Moreover, others have criticized the ways in which the female protagonists’ actions are unrealistic and take place in an overly idealized dimension—that their deviations from social norms and success would never be permitted in society at the time. That the representation of female heroes are clearly differentiated from “real” women may provide female readers with a sense of pleasure, but their influence is limited to the sheer provision of entertainment and these female heroes’ unparalleled talents cannot be unconditionally defended or exalted. Of course, these works of female hero fiction are certainly significant in that they catalyzed a recognition of an individual woman's talents, their heroic spirit, and the equivalence of skill between men and women. Nevertheless, critics have argued that it is necessary to bear in mind this recognition does not extend to “general” women to advance a notion of universal equality. For instance, there are scenes in Hong Gyewol jeon and Jeong Sujeong jeon in which the female protagonists kill their husbands’ concubines. This kind of representation merely portrays antagonism between women in which they are positioned as victims within the institution of the family, and delineates the limits of female hero fiction in that the female protagonists are unable to escape or look beyond the patriarchal structure.

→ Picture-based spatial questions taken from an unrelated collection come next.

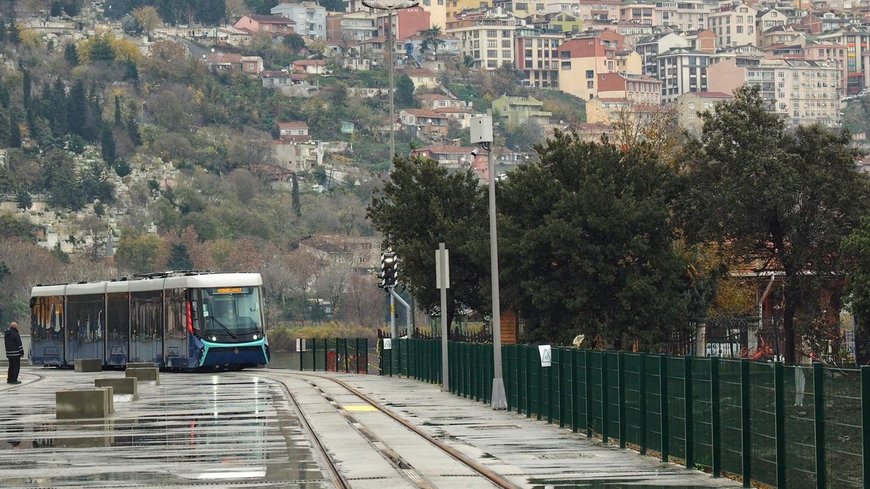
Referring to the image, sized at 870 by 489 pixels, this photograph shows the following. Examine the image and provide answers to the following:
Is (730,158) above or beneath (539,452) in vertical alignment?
above

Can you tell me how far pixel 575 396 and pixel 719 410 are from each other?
7.76m

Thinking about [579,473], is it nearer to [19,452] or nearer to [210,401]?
[19,452]

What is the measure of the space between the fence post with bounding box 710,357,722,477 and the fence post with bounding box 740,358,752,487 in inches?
39.3

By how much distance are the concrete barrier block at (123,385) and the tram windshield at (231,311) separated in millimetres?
17357

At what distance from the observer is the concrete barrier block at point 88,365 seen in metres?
61.9

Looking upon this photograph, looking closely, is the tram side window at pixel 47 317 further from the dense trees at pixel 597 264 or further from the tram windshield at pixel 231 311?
the dense trees at pixel 597 264

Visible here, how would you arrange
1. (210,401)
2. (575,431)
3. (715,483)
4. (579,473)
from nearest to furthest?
(715,483)
(579,473)
(575,431)
(210,401)

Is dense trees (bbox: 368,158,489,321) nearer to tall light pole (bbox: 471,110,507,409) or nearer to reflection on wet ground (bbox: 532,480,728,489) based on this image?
tall light pole (bbox: 471,110,507,409)

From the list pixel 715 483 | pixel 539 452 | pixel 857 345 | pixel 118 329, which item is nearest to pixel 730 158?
pixel 857 345

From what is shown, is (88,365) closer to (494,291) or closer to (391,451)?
(494,291)

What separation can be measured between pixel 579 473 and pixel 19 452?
27.0ft

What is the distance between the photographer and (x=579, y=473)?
22.4m

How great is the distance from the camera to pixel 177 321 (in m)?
59.9

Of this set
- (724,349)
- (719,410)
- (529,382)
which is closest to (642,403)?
(719,410)
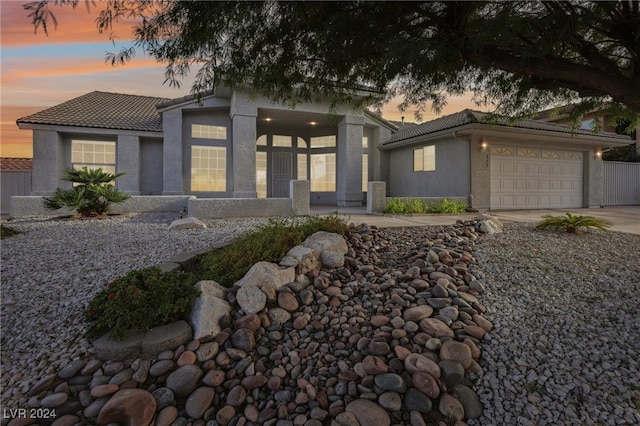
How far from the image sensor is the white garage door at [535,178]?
41.6 feet

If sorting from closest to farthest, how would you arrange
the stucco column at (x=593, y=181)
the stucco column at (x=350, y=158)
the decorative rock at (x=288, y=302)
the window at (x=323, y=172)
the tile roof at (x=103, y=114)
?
the decorative rock at (x=288, y=302)
the tile roof at (x=103, y=114)
the stucco column at (x=350, y=158)
the stucco column at (x=593, y=181)
the window at (x=323, y=172)

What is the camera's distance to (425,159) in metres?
14.3

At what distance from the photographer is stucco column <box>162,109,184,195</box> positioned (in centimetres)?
1307

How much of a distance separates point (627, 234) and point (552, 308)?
5.14m

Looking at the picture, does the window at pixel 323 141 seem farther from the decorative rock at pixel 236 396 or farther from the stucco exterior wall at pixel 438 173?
the decorative rock at pixel 236 396

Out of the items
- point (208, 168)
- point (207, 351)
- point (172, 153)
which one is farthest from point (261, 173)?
point (207, 351)

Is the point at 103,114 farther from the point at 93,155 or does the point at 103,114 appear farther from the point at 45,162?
the point at 45,162

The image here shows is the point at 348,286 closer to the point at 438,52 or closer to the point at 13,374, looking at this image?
the point at 438,52

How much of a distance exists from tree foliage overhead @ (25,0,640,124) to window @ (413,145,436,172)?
9.54 m

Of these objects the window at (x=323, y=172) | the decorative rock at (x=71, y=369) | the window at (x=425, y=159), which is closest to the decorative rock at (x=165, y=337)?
the decorative rock at (x=71, y=369)

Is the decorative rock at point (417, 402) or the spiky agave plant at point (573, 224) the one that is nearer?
the decorative rock at point (417, 402)

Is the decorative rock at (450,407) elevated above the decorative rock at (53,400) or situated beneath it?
situated beneath

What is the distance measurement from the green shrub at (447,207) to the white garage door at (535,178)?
2.45m

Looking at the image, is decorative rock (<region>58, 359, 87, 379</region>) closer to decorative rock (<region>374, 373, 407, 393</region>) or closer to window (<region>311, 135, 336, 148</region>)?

=== Interrogating the gender binary ===
In earlier works of female hero fiction where the trope of dressing as a man appears, the female characters, by simply changing their clothes from wearing a woman's to a man's and changing their appearances, are accorded new opportunities and possibilities. The fact that by dressing as a man, they can enter areas of society that were permitted only to men, fundamentally questions how men and women are different and alike, and asks what precisely makes a woman a “woman.” In particular, recent research that analyzes female hero fiction through scholar Judith Butler's theories on gender has proliferated. Specifically, female hero fiction has been interpreted as a literary genre in which the gender binary and prejudicial suppression relating to binary views of gender are interrogated, and where the fluidity of gender divisions and gender's variability are represented. With the incorporation of such theories in recent critical perspectives, female hero fiction can be interpreted in new ways. For instance, Bang Hanrim jeon, which has generally been interpreted as a work that supports patriarchal norms and beliefs (in that the female protagonist continuously lives as a man), has recently been re-interpreted as a work that actually signals the failure of the gender binary of “man” and “woman” and the commensurate norms that accompany this binary.